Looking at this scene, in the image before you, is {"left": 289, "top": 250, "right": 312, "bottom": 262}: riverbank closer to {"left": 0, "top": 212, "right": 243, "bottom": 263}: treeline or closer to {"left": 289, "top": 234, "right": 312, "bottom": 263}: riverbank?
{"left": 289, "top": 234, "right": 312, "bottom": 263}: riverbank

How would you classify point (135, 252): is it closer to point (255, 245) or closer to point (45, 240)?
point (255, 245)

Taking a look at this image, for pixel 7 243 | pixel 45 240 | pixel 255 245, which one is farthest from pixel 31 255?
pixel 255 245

——

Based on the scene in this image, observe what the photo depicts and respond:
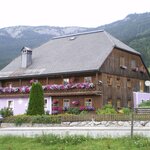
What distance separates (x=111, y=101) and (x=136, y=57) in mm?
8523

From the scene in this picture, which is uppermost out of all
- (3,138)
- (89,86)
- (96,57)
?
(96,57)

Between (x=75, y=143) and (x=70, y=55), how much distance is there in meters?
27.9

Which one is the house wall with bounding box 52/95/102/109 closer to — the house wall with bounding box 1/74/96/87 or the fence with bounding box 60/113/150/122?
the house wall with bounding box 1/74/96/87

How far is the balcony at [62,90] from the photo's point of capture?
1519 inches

——

> _Goal of the exercise_
Starting with the line that contains "Based on the" and ending with the line that contains "1519 inches", format the text as a JSON list of strings with one string per line. Skip blank lines and leave out the pictures.

> _Full answer_
[
  "Based on the scene in this image, observe what the photo depicts and respond:",
  "What distance separates (x=111, y=101) and (x=136, y=57) in mm?",
  "8523",
  "From the scene in this picture, which is uppermost out of all",
  "- (3,138)",
  "- (89,86)",
  "- (96,57)",
  "?",
  "(96,57)",
  "Between (x=75, y=143) and (x=70, y=55), how much distance is there in meters?",
  "27.9",
  "Which one is the house wall with bounding box 52/95/102/109 closer to — the house wall with bounding box 1/74/96/87 or the fence with bounding box 60/113/150/122?",
  "the house wall with bounding box 1/74/96/87",
  "How far is the balcony at [62,90] from the photo's point of capture?",
  "1519 inches"
]